Zakończyły się konkursy z okazji Światowego Dnia Cyrku 2025 na blogu Magiczny Świat Cyrku. Dziękuję wszystkim za bardzo liczny udział, w 4 konkursach otrzymałem ponad 60 odpowiedzi od niemal 30 osób.
Nie ukrywam, iż w pierwszym konkursie, w którym mieliście napisać "za co lubicie cyrk?" było kilka naprawdę świetnych odpowiedzi, ale ostatecznie musiałem wygrać jedną. Zwycięska odpowiedź należy do Adama Strąga. Jego odpowiedź, przeczytacie na dole tego posta.
W drugim konkursie, który wygrywa Alek Dembowski poprawne odpowiedzi to:
1. Elsa, Harley Quinn
2. 2005
3. Dzierżów (koło Gorzowa Wielkopolskiego)
4. 2018 i 2019
5. Mam Talent, Dobra Robota, Dzień Dobry TVN, Małe światy Marzeny Rogalskiej, Zamiana Żon, Bogaty Dom. Biedny Dom.
Trzeci konkurs czyli Jaka to melodia, okazał się najtrudniejszy i z pośród 7 osób biorących udział tylko jedna miała 4 poprawne odpowiedzi z 6. Udzielił ich Maciej Górny. Piosenki w kolejności od początku to: American Stars od Swing, Paquin Jr. "La Papa", Eclipse (Cirque du Soleil), Circus Akrobatik (Reto Parolari), The Greatest Showman oraz Three Little Pierrots Georga Pommera.
Ostatni konkurs najlepszy autorski spot cyrkowego widowiska nadesłał Alek Kaiser.

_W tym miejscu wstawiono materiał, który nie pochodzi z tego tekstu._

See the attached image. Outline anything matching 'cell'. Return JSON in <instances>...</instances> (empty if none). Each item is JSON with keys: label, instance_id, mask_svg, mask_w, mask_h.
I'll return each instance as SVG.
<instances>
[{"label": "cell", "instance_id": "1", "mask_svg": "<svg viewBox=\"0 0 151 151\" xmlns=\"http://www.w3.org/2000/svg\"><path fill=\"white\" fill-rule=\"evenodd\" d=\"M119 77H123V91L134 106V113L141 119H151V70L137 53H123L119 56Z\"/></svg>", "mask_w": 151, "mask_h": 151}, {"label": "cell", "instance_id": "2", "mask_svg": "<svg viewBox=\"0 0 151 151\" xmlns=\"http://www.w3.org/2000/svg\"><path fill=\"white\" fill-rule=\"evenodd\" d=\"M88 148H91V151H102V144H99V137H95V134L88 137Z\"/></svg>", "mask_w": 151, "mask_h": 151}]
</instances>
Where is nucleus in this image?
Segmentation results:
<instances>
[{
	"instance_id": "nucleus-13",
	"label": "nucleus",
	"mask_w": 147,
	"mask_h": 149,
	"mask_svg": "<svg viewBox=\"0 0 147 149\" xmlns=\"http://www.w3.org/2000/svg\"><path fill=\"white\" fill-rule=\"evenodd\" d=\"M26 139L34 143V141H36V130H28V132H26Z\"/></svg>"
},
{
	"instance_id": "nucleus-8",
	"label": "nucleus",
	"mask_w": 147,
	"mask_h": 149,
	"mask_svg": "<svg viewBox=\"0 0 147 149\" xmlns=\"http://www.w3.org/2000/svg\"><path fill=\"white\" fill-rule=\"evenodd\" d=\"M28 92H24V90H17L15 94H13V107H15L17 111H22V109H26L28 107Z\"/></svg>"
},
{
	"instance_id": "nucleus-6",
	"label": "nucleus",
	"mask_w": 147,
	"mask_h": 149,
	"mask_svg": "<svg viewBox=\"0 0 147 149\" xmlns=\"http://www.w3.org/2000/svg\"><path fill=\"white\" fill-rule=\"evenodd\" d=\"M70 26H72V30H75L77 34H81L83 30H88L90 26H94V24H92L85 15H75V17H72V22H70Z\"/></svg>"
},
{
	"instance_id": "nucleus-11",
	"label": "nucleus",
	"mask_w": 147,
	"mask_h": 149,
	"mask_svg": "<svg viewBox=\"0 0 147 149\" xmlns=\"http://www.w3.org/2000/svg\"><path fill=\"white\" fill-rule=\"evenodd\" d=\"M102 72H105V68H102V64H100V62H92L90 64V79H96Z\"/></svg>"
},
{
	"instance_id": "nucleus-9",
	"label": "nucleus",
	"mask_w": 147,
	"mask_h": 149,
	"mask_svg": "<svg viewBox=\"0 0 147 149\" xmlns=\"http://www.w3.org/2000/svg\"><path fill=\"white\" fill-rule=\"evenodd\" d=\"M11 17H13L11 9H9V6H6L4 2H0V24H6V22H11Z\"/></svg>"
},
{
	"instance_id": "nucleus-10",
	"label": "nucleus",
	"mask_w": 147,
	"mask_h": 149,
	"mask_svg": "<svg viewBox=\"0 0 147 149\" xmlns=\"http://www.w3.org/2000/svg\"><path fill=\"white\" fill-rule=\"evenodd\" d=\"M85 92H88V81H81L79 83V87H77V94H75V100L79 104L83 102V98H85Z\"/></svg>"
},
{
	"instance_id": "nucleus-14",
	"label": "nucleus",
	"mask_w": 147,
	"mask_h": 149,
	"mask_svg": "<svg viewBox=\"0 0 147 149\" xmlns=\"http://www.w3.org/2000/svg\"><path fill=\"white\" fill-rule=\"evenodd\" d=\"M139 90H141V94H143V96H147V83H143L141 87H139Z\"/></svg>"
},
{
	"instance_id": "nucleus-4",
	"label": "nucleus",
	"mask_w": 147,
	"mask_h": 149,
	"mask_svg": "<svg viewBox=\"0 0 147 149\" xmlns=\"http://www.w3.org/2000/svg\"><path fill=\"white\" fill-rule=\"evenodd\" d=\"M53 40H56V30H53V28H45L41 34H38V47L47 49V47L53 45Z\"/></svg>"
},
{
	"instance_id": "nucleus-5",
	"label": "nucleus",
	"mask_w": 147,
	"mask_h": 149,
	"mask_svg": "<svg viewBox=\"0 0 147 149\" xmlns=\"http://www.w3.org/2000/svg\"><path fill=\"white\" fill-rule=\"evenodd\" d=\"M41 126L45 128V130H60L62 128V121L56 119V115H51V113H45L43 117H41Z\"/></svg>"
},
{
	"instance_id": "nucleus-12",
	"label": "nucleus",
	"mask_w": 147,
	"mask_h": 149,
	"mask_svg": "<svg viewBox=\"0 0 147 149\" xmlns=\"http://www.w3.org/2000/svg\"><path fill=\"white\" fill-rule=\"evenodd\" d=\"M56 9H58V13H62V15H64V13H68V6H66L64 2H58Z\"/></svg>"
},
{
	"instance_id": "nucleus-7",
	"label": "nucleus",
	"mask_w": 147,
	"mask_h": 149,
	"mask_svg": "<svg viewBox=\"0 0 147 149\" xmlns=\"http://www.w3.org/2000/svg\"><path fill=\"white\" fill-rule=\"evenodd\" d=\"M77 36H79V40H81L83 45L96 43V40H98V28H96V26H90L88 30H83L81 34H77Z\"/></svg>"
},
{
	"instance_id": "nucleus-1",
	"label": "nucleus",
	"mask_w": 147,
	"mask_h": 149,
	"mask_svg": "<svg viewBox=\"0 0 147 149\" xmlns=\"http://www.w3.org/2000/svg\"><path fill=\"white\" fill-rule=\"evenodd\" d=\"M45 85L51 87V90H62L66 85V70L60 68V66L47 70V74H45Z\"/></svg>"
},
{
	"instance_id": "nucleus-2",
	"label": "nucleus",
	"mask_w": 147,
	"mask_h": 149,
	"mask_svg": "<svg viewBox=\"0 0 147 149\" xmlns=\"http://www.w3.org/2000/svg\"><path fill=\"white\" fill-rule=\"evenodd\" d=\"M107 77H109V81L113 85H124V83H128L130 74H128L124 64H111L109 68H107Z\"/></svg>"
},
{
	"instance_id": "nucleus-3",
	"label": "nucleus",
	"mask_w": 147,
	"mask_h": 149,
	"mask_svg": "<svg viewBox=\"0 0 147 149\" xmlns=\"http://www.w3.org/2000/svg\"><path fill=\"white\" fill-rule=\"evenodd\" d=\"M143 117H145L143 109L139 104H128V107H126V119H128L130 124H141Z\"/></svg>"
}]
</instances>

Gratuluję i proszę zwycięzców o przesłanie adresu w celu wysyłki nagród.
Adam Strąg:
Najbardziej lubię cyrk… za obietnicę niemożliwego, zawieszoną na linie wysoko nad codziennością. Bo gdy widzę cyrk za oknem – nie tylko reklamę, ale także prawdziwy, bajecznie kolorowy namiot rozłożony jak parasol marzeń na tle szarej rzeczywistości – czuję, jakby magia wypełniła ulicę zwyczajnego miasta.
Wyobraź sobie: siedzisz przy oknie, kubek paruje w dłoniach, a tu nagle zza bloku wyłania się kolorowy namiot, tak bardzo niepasujący do zwykłych ścian i chodników, iż aż chcesz przetrzeć oczy. I wtedy dzieje się coś dziwnego. Zamiast wzruszyć ramionami, zaczynasz się uśmiechać. Bo cyrk to obietnica, iż jeszcze nie wszystko widziałeś. Że świat przez cały czas potrafi Cię zaskoczyć.
Lubię cyrk za to, iż w jego świecie nuda nie ma prawa głosu. Lubię klauna, który ze łzami na policzkach potrafi sprawić, iż śmiejesz się do łez. Lubię akrobatkę, która zawisa w powietrzu tak lekko, jakby prawa grawitacji były tylko sugestią. Lubię zapach popcornu który przypomina lata dzieciństwa.
Ale wiesz, za co najbardziej lubię cyrk?
Za to, iż przypomina mi, iż każdy z nas ma w sobie odrobinę cyrkowca. Że życie, choć czasem poważne jak dyrektor cyrku, bywa najbardziej zachwycające, gdy odważymy się wejść na arenę z sercem na dłoni i kapeluszem pełnym konfetti. Bo może właśnie na tym polega sztuka życia – na balansowaniu między rutyną a magią, między tym, co za oknem, a tym, co w duszy.
Więc gdy znów zobaczę cyrk , nie przejdę obojętnie. Otworzę oczy szeroko, wciągnę powietrze pachnące przygodą i wyszepczę: „A więc znowu przyszła magia…”
I za to – właśnie za to – kocham cyrk najbardziej.